Introduction: The agri-food microbiome, which shows promise in addressing agricultural challenges by facilitating nutrient cycling, nitrogen fixation, and more, is increasingly threatened by environmental stressors like nanomaterials (NMs) due to their migration and prolonged persistence, potentially leading to unforeseen consequences as their use in agriculture grows.

Purpose: The current study investigates the effects of NMs on microbial structure and pathogen persistence in agri-food environments.

Methods: Commonly used metallic NMs in agri-food systems, viz., Ag, CuO, CeO₂, Fe₂O₃, MgO, TiO₂, and ZnO, were tested in soil collected from a site classified under the Apopka soil series. A total of eight soil pots for each treatment (seven NMs and a control) were maintained in a greenhouse facility for a period of 12 weeks. From each of these pots, cross-sectional samples at two different heights were collected periodically at time points of 0 weeks, 4 weeks, 8 weeks, and 12 weeks. Aerobic plate count (APC) data was recorded to gather information on the effect of variables such as NM migration due to rainfall and time. The collected samples were used to assess the impact of NMs on native soil microflora and foodborne pathogens using multi-omics and machine learning strategies.

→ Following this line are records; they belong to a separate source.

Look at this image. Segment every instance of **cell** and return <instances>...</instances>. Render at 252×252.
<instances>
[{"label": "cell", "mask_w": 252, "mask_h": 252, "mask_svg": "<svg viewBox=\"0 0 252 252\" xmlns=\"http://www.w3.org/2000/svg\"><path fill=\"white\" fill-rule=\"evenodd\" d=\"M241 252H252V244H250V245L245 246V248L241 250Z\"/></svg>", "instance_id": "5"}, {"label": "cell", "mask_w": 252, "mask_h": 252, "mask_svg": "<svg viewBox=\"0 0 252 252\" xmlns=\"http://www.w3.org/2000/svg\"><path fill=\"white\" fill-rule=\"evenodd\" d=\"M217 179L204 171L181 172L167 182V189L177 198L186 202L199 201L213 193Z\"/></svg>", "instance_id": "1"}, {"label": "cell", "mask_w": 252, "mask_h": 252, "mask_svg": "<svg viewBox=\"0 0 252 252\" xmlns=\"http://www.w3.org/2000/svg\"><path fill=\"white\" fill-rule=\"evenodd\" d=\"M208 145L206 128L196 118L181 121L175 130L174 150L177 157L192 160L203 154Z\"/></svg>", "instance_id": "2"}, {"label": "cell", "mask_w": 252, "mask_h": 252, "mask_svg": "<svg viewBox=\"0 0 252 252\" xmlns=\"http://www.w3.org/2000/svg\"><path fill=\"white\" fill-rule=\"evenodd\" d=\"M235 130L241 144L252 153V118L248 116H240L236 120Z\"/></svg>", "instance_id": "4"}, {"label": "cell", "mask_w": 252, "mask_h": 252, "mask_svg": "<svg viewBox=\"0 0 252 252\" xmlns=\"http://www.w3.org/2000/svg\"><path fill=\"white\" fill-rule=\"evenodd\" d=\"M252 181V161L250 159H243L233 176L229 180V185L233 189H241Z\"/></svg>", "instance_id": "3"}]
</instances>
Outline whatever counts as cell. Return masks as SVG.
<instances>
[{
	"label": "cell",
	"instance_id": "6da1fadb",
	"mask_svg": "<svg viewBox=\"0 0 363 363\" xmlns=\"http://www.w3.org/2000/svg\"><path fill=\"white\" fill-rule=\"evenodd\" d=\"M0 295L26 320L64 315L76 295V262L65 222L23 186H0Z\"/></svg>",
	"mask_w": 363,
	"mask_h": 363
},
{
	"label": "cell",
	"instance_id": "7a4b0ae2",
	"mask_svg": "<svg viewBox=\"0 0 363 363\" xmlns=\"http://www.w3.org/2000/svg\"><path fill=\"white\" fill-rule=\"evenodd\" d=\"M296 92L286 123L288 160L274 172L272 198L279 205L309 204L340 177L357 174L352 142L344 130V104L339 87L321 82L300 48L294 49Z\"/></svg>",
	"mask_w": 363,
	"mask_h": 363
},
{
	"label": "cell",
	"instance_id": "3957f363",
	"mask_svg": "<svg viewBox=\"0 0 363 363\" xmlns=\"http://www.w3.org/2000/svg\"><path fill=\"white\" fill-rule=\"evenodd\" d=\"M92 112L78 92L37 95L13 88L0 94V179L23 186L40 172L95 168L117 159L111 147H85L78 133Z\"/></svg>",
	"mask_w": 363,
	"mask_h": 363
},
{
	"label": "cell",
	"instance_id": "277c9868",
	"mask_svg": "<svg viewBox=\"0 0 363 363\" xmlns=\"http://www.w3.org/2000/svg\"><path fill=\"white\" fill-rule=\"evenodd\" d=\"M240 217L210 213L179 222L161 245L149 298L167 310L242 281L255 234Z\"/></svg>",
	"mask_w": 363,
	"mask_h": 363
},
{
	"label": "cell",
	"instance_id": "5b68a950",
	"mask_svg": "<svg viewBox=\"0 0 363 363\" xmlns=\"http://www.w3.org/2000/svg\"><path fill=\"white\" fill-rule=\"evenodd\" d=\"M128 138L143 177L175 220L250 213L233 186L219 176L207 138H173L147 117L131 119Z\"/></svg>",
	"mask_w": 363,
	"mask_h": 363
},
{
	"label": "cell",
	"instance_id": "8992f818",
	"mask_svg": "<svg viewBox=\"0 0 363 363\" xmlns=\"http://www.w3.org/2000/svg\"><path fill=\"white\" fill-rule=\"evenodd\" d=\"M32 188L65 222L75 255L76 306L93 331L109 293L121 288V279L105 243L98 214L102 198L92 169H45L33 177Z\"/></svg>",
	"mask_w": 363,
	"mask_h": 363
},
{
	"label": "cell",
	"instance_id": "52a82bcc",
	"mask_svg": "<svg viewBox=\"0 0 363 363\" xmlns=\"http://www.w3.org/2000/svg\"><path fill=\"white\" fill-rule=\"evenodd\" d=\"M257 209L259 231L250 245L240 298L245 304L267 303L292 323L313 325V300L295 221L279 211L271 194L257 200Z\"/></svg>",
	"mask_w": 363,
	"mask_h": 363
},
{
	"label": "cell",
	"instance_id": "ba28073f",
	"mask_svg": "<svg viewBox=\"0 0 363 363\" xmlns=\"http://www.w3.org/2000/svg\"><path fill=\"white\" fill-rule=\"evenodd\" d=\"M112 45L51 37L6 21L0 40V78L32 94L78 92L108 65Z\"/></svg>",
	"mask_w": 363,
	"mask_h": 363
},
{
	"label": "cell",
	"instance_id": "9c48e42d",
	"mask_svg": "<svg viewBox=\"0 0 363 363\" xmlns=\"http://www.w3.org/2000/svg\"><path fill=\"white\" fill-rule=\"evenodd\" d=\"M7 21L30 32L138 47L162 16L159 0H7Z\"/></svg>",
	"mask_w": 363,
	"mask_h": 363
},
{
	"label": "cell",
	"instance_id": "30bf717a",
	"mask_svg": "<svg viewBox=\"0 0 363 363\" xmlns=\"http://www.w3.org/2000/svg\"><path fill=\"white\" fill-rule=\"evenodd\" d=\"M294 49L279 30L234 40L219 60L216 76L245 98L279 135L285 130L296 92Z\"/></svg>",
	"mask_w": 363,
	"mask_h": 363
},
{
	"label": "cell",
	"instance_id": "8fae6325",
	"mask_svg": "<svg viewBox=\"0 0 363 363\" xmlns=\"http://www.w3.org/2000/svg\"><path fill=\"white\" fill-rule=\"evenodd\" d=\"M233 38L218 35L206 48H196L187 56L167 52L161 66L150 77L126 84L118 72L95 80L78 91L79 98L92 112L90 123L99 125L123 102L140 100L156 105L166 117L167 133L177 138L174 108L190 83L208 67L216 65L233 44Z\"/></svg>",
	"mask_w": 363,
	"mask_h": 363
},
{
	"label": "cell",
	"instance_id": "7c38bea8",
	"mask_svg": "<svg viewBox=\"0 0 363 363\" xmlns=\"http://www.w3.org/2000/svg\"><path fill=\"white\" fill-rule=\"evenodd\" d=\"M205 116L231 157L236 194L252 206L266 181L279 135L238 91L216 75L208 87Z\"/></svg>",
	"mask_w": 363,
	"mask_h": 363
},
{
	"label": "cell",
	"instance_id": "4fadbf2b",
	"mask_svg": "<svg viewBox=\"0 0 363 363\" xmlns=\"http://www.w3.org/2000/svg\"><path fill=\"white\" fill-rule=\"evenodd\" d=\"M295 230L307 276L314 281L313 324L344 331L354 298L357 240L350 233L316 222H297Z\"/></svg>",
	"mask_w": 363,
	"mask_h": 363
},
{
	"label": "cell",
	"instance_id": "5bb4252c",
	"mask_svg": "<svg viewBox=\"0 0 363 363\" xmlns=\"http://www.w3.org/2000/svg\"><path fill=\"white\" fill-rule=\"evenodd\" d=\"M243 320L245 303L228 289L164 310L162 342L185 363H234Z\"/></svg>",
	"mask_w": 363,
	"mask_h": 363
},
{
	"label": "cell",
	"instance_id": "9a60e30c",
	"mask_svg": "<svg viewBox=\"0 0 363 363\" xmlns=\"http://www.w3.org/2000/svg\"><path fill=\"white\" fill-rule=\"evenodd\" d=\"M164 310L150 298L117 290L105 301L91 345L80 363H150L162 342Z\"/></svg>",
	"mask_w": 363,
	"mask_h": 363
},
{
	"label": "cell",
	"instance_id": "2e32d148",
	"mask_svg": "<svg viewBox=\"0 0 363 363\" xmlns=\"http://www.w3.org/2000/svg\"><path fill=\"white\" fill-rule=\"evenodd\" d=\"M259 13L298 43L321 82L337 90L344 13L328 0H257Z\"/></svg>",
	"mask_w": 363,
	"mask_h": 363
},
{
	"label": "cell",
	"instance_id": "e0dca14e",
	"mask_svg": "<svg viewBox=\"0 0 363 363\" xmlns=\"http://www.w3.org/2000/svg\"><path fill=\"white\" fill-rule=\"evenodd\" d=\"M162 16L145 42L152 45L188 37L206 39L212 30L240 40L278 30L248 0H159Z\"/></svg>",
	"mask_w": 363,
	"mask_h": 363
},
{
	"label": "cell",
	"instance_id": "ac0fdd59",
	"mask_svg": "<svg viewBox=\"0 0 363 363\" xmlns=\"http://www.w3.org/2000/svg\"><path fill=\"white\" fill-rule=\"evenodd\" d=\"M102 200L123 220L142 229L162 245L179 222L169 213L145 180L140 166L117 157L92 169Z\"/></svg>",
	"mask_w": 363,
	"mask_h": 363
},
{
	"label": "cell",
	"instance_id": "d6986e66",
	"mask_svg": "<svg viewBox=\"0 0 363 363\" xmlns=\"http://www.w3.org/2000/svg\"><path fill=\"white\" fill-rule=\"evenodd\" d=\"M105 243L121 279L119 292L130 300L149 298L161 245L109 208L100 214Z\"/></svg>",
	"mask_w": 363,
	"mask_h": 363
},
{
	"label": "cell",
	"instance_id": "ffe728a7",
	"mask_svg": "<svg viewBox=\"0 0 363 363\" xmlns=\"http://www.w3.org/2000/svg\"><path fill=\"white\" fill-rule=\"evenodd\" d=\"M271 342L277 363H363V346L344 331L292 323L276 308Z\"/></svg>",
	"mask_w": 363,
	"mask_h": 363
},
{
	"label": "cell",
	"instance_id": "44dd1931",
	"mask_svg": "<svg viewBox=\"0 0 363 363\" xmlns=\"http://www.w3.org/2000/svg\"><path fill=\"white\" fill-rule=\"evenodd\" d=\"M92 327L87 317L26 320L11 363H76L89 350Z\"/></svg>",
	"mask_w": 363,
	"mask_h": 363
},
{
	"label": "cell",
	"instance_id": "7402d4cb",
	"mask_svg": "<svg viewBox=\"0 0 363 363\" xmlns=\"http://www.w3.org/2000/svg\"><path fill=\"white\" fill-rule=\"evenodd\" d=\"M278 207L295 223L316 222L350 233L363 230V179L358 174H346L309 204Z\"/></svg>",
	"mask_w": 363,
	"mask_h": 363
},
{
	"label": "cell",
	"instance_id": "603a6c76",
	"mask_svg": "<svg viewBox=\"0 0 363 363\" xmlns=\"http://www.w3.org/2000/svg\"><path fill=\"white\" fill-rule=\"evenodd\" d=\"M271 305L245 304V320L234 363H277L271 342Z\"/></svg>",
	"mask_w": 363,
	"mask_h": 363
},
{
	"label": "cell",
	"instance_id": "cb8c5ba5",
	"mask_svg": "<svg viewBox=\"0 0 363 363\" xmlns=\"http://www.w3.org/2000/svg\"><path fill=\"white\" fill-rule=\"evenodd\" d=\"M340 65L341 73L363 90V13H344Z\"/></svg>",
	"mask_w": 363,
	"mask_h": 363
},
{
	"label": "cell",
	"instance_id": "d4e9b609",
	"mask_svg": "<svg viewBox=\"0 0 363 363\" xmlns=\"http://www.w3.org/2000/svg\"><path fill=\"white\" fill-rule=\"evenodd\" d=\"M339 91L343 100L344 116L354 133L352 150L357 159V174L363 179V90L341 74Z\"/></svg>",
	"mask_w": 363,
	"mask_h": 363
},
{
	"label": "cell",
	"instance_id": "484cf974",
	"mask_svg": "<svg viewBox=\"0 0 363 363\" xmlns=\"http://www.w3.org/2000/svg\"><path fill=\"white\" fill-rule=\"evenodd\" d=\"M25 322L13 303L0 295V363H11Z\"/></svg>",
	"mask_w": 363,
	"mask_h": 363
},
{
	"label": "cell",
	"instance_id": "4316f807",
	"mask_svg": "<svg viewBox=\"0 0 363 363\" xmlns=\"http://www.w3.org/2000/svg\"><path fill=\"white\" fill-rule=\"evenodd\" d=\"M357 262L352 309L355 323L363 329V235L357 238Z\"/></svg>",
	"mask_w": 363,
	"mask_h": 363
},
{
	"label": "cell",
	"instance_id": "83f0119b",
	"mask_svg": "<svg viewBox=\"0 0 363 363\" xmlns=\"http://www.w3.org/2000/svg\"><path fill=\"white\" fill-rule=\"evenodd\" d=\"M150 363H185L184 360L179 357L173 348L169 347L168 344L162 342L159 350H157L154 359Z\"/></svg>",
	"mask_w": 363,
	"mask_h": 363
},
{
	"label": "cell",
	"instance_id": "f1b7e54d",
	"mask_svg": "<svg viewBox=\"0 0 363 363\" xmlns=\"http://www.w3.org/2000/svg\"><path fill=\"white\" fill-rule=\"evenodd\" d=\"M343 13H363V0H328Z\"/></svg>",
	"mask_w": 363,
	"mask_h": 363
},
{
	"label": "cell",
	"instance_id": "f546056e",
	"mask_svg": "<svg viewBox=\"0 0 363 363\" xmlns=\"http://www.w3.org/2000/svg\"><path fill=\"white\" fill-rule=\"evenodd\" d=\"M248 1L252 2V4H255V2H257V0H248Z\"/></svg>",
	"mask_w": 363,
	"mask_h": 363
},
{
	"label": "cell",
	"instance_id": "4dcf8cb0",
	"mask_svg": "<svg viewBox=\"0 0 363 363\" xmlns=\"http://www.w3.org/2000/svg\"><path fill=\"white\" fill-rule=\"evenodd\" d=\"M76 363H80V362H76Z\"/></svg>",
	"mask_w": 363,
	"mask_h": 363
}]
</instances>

Results: Among the tested NMs, Ag treatment significantly reduced bacterial growth, as indicated by the APC data. This reduction was observed at both soil pot depths, middle (p < 9.31 × 10⁻¹⁰) and bottom (p < 0.000128), at a 95% confidence interval, compared to the controls. However, within the Ag treatment, bacterial growth was not significantly affected by time at either the middle (p = 0.39) or bottom (p = 0.508) depths.

Significance: This research could provide information on Ag NMs’ long- and short-term effects on microbes, food safety, and pathogen persistence in the environment, in addition to shedding light on their safe end-of-life disposal.